Harperocallis longiflora

Scientific classification
- Kingdom: Plantae
- Clade: Embryophytes
- Clade: Tracheophytes
- Clade: Spermatophytes
- Clade: Angiosperms
- Clade: Monocots
- Order: Alismatales
- Family: Tofieldiaceae
- Genus: Harperocallis
- Species: H. longiflora
- Binomial name: Harperocallis longiflora (Rusby) L.M.Campb. & Dorr
- Synonyms: Asagraea longiflora Rusby; Isidrogalvia longiflora (Rusby) Cruden & Dorr;

= Harperocallis longiflora =

- Genus: Harperocallis
- Species: longiflora
- Authority: (Rusby) L.M.Campb. & Dorr
- Synonyms: Asagraea longiflora Rusby, Isidrogalvia longiflora (Rusby) Cruden & Dorr

Species of flowering plant

Harperocallis longiflora is a species of flowering plant in the family Tofieldiaceae.
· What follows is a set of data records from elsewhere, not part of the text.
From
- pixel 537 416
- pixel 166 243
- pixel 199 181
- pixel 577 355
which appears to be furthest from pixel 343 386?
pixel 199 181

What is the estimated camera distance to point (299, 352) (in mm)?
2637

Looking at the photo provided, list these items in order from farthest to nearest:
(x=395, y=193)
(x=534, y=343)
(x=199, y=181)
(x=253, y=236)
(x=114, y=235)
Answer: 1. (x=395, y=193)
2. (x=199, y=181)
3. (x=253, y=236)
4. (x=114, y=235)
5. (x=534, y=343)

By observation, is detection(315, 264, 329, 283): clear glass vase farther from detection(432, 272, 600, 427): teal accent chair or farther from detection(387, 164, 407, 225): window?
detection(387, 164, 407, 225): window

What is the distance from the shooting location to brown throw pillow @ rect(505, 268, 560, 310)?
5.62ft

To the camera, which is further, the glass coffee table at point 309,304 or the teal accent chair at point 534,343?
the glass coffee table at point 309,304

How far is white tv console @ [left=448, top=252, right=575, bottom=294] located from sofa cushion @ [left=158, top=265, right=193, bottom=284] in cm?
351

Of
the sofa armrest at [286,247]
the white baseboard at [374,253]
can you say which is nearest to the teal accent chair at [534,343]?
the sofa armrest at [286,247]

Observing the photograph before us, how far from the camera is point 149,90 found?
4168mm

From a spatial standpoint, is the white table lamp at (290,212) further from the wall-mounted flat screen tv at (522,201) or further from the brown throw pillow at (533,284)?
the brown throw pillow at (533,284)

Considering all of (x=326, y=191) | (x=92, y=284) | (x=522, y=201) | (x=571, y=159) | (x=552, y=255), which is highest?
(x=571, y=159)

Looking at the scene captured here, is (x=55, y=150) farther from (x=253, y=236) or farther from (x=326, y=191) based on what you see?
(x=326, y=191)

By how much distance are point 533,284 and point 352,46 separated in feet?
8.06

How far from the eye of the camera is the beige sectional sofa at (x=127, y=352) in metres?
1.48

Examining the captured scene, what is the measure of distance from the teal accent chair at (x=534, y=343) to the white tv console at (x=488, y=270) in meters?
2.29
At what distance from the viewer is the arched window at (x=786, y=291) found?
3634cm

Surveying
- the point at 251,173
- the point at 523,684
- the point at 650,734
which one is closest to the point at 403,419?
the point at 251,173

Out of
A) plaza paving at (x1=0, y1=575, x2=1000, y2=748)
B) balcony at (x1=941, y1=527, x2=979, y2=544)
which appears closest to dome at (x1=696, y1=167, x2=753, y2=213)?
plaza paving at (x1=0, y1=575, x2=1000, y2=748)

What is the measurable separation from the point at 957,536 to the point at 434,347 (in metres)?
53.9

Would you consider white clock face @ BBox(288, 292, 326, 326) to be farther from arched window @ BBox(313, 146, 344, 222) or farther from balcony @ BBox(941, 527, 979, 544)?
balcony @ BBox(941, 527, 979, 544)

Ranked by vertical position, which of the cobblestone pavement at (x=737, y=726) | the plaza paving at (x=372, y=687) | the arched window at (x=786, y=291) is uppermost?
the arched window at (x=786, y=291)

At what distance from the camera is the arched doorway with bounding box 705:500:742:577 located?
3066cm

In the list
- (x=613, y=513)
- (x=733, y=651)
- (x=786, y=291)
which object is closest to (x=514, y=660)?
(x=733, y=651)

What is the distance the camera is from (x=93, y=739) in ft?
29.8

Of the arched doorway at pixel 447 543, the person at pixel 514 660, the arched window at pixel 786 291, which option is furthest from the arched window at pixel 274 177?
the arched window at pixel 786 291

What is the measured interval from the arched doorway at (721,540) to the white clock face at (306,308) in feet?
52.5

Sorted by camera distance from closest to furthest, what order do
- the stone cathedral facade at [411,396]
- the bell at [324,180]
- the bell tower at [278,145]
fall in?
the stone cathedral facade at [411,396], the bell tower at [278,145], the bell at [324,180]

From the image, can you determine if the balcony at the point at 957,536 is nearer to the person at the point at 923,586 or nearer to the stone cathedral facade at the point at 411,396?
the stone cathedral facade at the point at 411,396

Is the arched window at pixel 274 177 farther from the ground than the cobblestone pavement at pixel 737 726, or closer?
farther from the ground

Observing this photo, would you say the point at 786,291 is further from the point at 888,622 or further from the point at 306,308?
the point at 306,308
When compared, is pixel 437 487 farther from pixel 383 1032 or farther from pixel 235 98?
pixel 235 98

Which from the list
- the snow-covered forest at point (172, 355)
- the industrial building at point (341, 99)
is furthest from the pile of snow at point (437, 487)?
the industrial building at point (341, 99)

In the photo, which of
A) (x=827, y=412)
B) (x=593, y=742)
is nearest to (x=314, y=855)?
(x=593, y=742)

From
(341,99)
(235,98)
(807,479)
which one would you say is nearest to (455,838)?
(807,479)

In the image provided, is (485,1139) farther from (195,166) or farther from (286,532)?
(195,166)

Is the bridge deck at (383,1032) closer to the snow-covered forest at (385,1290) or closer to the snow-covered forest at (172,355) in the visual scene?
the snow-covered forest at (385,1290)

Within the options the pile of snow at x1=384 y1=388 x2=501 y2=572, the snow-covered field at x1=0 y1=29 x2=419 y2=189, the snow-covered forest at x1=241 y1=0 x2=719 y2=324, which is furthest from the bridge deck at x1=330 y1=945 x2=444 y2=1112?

It is a rhizomatous plant native to Bolivia. The species was described in 1910, and moved to its current genus in 2013.

==Distribution==
Harperocallis longiflora is native to the subtropical biome of western Bolivia. It is known only from its type locality, in La Paz, Bolivia. Specimens have been collected from elevations of 1785–2000 m.

==Taxonomy==
Henry Hurd Rusby described the species in 1910, and placed it in the genus Asagrea. In 1996, Robert William Cruden and Laurence Joseph Dorr moved the species to the genus Isidrogalvia. In 2013, Dorr and Lisa M. Campbell moved the species to Harperocallis, along with nine other species.

==Description==
Harperocallis longiflora is a rhizomatous plant with underground storage organs.